DUBAI (Reuters) - The U.S. aviation regulator will ensure certification of Boeing’s (BA.N) 777X wide-body jet is conducted rigorously, the agency’s head said on Wednesday while reaffirming that its review of the grounded 737 MAX will not be rushed.
Problems with a number of aircraft models have led some airlines to accuse plane and engine makers of over-promising on performance capabilities, while the grounding of Boeing’s 737 MAX after two fatal crashes has increased scrutiny of testing and certification.
The comments from Steve Dickson, administrator of the U.S. Federal Aviation Administration (FAA), come a day after Emirates — Boeing’s largest 777X customer — demanded that the aircraft be tested for at least 16 months to ensure it is safe to fly and meets performance expectations.
“I did meet with Emirates and we had excellent dialogue,” he said at the Dubai Airshow when asked if the 777X certification would be tougher in light of recent events.
“Perhaps there will be more emphasis on making sure that the systems, as they evolve, are effectively integrated across the entire product and that we are not looking at issues in a fragmented fashion.”
On the continuing review of the 737 MAX, Dickson last week said his team would take “whatever time is needed”, having previously pledged a data-driven methodical analysis, review and validation of the systems and pilot training required to safely return the MAX to commercial service.
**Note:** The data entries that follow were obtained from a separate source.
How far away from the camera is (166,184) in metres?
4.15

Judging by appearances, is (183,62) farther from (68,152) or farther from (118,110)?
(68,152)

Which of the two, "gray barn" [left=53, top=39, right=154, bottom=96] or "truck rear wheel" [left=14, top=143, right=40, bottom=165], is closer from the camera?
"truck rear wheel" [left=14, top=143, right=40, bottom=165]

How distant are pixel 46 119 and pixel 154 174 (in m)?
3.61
Dickson reiterated on Wednesday that the FAA is not following any timeline for the model’s return to service, adding that time pressure cannot influence the regulatory process.
“We are going to make sure we are very methodical and very diligent. We are not delegating anything,” he told reporters at an airshow briefing.
Boeing has said it expects the FAA to issue an order approving the MAX’s return to service next month, with pilot training requirements for commercial flights to be granted in January.